Kotlin / kotlin-spec

Kotlin Language Specification:
https://kotlinlang.org/spec
Apache License 2.0
393 stars 80 forks source link

NOT_IS token never generated #78

Closed yperess closed 3 years ago

yperess commented 3 years ago

I believe that the NOT_IS token is never generated due to EXCL_WS and EXCL_NO_WS being declared above it.

In my test, a simple test written in Kotlin:

val lexer = KotlinLexer(CharStreams.fromString("!is"))
val tokenStream = CommonTokenStream(lexer).apply { fill() }
val tokens = tokenStream.tokens
assertThat(tokens).hasSize(2) // This fails
assertThat(tokens[0].type).isEqualTo(KotlinLexer.NOT_IS)
assertThat(tokens[1].type).isEqualTo(KotlinLexer.EOF)

What I actually get is 3 tokens, !, is, and <EOF>.

belyaev-mikhail commented 3 years ago

Good catch!

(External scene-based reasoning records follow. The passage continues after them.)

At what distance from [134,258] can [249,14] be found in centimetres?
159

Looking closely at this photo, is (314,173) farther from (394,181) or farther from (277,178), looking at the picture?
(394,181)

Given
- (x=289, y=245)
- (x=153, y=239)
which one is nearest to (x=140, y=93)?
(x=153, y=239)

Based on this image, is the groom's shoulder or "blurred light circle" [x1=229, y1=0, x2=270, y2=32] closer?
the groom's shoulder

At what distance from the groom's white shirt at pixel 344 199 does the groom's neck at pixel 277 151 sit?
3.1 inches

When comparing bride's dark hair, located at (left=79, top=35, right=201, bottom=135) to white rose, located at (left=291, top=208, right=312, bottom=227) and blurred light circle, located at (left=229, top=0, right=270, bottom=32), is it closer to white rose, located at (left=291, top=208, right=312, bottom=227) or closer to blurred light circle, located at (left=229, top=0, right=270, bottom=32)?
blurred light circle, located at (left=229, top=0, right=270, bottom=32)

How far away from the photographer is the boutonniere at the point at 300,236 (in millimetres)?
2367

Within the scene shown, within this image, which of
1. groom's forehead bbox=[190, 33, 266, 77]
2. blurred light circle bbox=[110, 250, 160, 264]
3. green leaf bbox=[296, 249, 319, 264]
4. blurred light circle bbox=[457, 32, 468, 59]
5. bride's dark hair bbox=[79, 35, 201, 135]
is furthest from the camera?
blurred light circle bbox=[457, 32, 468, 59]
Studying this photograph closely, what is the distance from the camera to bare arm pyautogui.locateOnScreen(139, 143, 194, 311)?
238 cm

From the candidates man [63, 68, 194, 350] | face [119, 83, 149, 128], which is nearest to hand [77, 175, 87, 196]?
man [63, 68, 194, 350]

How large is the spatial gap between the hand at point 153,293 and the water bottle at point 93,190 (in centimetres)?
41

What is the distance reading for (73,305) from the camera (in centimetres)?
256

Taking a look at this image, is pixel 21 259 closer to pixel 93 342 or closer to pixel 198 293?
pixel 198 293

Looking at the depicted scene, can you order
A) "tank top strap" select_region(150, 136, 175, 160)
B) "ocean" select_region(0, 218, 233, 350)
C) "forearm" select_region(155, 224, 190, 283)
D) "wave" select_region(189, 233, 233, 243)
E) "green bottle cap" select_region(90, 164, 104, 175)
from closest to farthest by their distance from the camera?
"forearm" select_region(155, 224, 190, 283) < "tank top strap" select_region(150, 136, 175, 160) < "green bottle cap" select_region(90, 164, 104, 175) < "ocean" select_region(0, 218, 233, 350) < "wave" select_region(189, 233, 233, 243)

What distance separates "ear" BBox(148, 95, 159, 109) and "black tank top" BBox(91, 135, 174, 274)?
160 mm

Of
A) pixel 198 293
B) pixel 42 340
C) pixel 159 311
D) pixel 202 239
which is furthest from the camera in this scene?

I'll recheck with our test base

belyaev-mikhail commented 3 years ago

Ok, let's clarify this. If you look at definition for NOT_IS, you may find that it actually requires a space or newline after it:

NOT_IS: '!is' (Hidden | NL);

So your example is invalid, as there is no space or newline after the token, so lexer resorts to the other valid sequence of ! and is. The idea of requiring hidden symbol after !is is not to generate NOT_IS for sequences like val x = !isTrue. If we add EOF as another hidden symbol option here, your example would work as intended, but there is no real profit for grammar here: ending a Kotlin file with !is is never correct.

belyaev-mikhail commented 3 years ago

Ordering of tokens does not matter in this particular example as it only matters when two single tokens match the same input of the same length, otherwise lexing is greedy as it should be and produces the longest tokens possible, which, in this case, will always be !is.